→ **EXTRACT PROVIDED**

:::::

“Child Protective Services was just here looking for you,” my husband said. Marty, a curly-haired, real estate lawyer with a great sense of humor, had been waiting for me in our lobby as I returned from the park pushing our sons in their double stroller.
“Ha-Ha – very funny,” I answered.
“No, seriously,” he said. “I thought it was Joe’s idea of a joke,” he continued, referring to a prankster friend. “But they left a note with the doorman.”
My smile faded. Our rambunctious toddlers, Justin and Dylan, ages 3 and 1, were infamous in the building for their high energy, to put it mildly. It had occurred to me that someone might complain. I thought of this incident as I read Kim Brooks new book, Small Animals: Parenthood in the Age of Fear about being arrested after leaving her child alone in a car while she briefly ran into a store, and how fear of giving children freedom came at a cost.

:::::

→ **STATED TASK A**
Can you condense the essay extract's paragraph that begins "My smile faded" into two sentences while keeping its main facts?
→ **STATED TASK B**
Which people does the essay extract mention by name?
→ **STATED TASK C**
Would you reproduce the stretch of the essay extract from "My smile faded." through "came at a cost."?
The listing has no connection to the essay extract.

→ **DATA LINES**
:::::

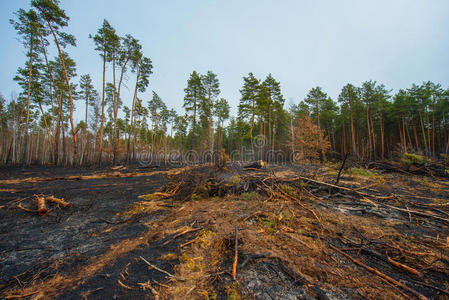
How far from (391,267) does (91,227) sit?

:::::

→ **COMPLETE OUTPUT A**
My smile faded, since our high-energy toddlers, Justin (3) and Dylan (1), were infamous in the building and I had suspected someone might complain. I recalled this while reading Kim Brooks's new book, Small Animals: Parenthood in the Age of Fear, about her arrest after she left her child alone in a car while briefly running into a store, and about the cost of fearing to give children freedom.

→ **COMPLETE OUTPUT B**
Marty, Joe, Justin, Dylan, Kim Brooks

→ **COMPLETE OUTPUT C**
My smile faded. Our rambunctious toddlers, Justin and Dylan, ages 3 and 1, were infamous in the building for their high energy, to put it mildly. It had occurred to me that someone might complain. I thought of this incident as I read Kim Brooks new book, Small Animals: Parenthood in the Age of Fear about being arrested after leaving her child alone in a car while she briefly ran into a store, and how fear of giving children freedom came at a cost.